The vaccines will be rolled out in two phases. Phase I calls for the federal government to allocate 56,000 doses through a tiered distribution strategy that prioritizes states and jurisdictions with high rates of monkeypox cases.
Phase II will occur in late July or early August, according to the DOH, where an additional 240,000 doses will be made available nationwide. Ultimately, more than one million doses are expected from the nationwide distribution, and the DOH does not know how many doses Washington state will receive.
The majority of Phase I doses will be used to vaccinate high- and intermediate-risk close contacts of confirmed and probable cases, and a limited number of doses will be administered as pre-exposure prophylaxis to laboratory workers who directly handle specimens, according to the DOH. .
Public health officials say once they know how many vaccine doses are arriving in WA and when, they will implement plans to vaccinate high-risk people who have not been exposed to monkeypox.
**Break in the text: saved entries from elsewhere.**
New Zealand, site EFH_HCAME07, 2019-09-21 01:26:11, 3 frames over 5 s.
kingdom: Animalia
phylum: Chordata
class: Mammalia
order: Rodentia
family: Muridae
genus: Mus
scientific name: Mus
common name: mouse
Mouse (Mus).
Without additional supplies from the CDC, the state has no plans to hold vaccination clinics or distribute monkeypox vaccine to providers.
“DOH is actively working with local health jurisdictions, tribal partners and community groups to develop an equitable distribution plan for this vaccine,” Lindquist said. “We just need more vaccine.”
What you need to know about monkey pox
Anyone can contract monkey pox, which is spread mainly through close contact. Risk factors include travel to areas where monkeypox is spreading, being sexually active with multiple partners, close, nonsexual contact with a known case, and contact with sick animals.
Monkey pox can cause flu-like symptoms, as well as swollen lymph nodes and rashes anywhere on the body. In the current outbreak, many cases have presented with genital and anal lesions, and some people initially had rectal pain with and without flu symptoms.
Those with symptoms or close contact with a confirmed case in the past 21 days should contact a healthcare provider to get tested. People diagnosed with monkeypox generally recover in 2-4 weeks, according to the DOH, but the disease can be serious for immunocompromised people, children, people with a history of eczema, and people who are pregnant or breastfeeding.
According to the CDCas of July 11, New York has the highest number of monkeypox cases (153), while California has the second highest number of cases (136).